• _EXERCISE INSTRUCTIONS_:
Starting at the line that contains "this 845×633 image." and ending at the last of the entries below, render those lines as a Markdown table with the columns Row and Line. Skip blank lines and leave out the pictures.

§ §

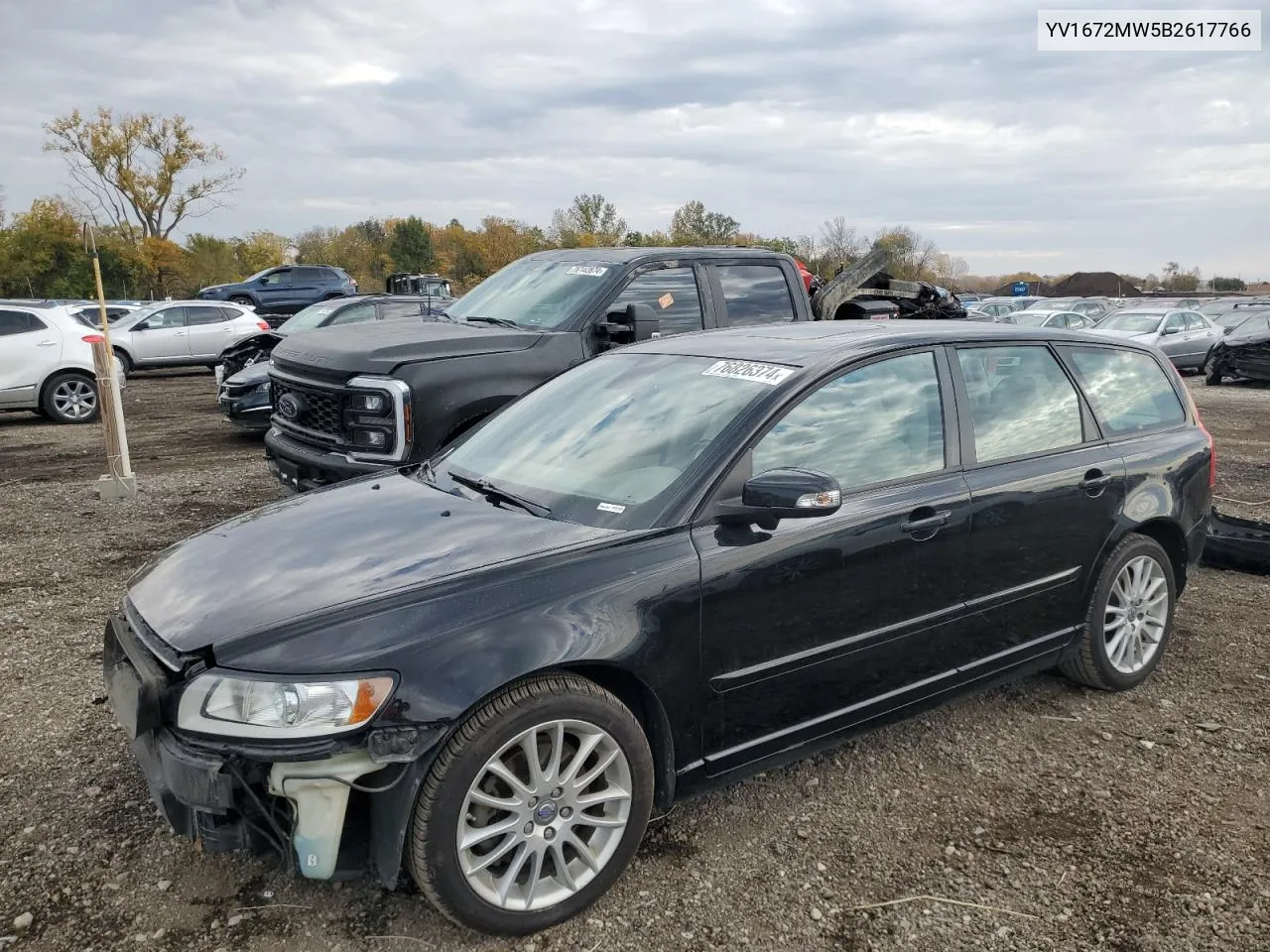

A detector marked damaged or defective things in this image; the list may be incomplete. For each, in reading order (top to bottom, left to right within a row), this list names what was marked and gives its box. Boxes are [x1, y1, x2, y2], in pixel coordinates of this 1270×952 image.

wrecked car [219, 297, 456, 433]
wrecked car [1199, 314, 1270, 386]
damaged front bumper [100, 614, 437, 883]
wrecked car [106, 324, 1208, 934]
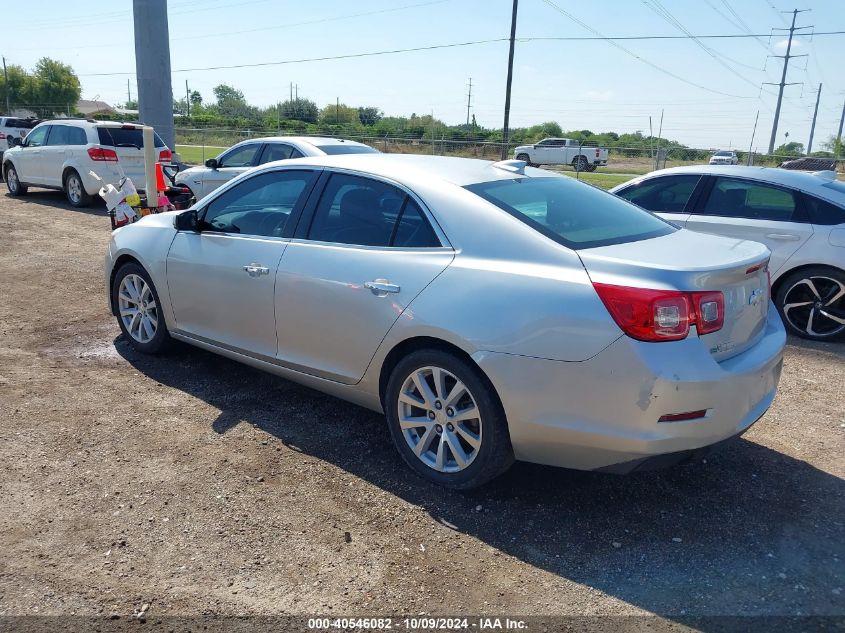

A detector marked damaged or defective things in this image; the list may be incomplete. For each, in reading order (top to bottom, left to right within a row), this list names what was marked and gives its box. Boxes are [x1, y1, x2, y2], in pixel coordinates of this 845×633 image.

dent on rear quarter panel [396, 260, 620, 362]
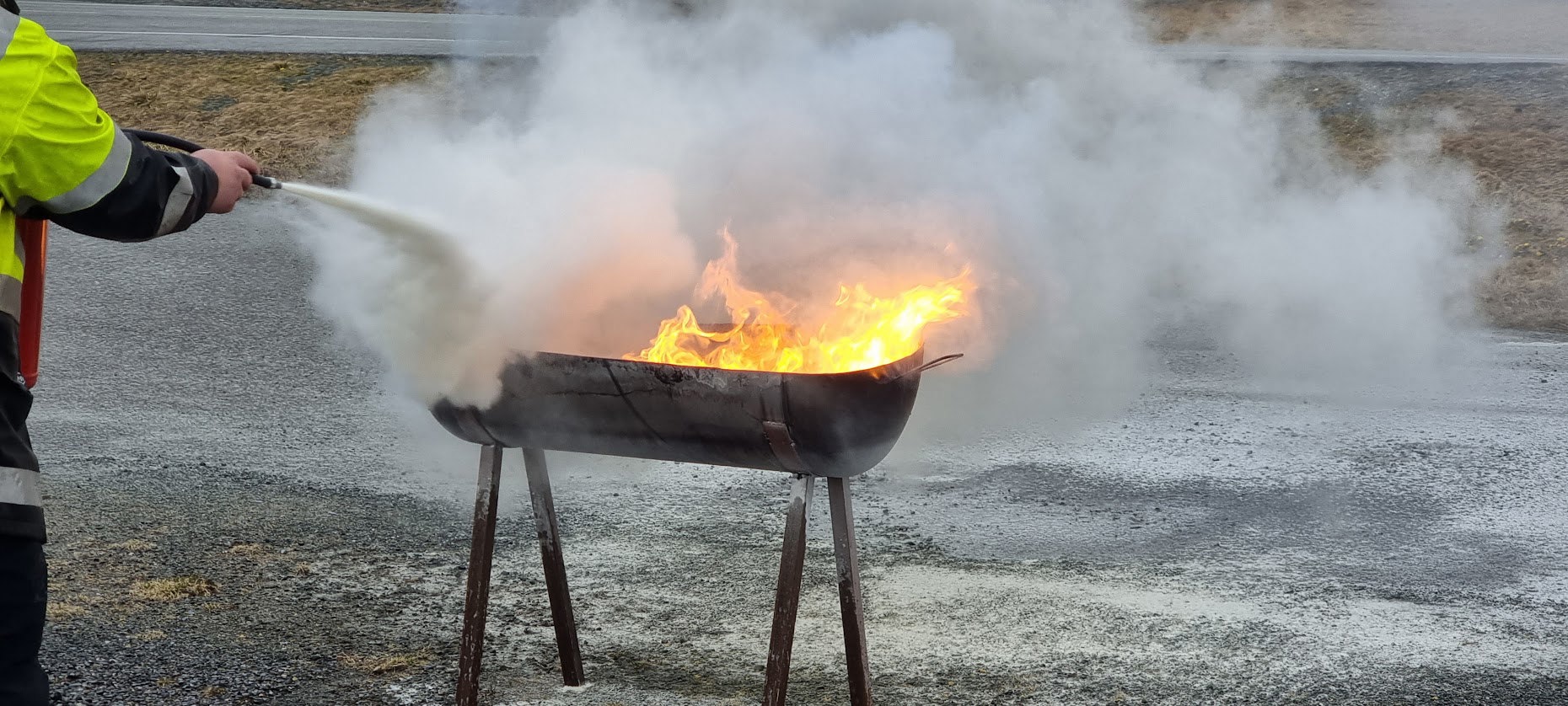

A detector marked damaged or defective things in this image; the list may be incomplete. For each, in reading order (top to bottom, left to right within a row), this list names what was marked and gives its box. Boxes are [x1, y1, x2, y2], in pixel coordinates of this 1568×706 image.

burnt metal pan [436, 345, 959, 479]
rusty metal leg [454, 444, 502, 706]
rusty metal leg [524, 451, 586, 688]
rusty metal leg [761, 473, 815, 706]
rusty metal leg [834, 475, 872, 706]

§ §

• _FINISHED EXERCISE_:
| Row | Line |
|---|---|
| 1 | A detector marked damaged or defective things in this image; the list may be incomplete. For each, in reading order (top to bottom, left to right within a row), this list names what was marked and gives its box. Boxes are [x1, y1, x2, y2], in pixel coordinates of this 845×633 image. |
| 2 | dent on rear quarter panel [396, 260, 620, 362] |
| 3 | A detector marked damaged or defective things in this image; the list may be incomplete. For each, in reading order (top to bottom, left to right within a row), this list names what was marked and gives its box. Boxes are [x1, y1, x2, y2], in pixel coordinates of this 1568×706 image. |
| 4 | burnt metal pan [436, 345, 959, 479] |
| 5 | rusty metal leg [454, 444, 502, 706] |
| 6 | rusty metal leg [524, 451, 586, 688] |
| 7 | rusty metal leg [761, 473, 815, 706] |
| 8 | rusty metal leg [834, 475, 872, 706] |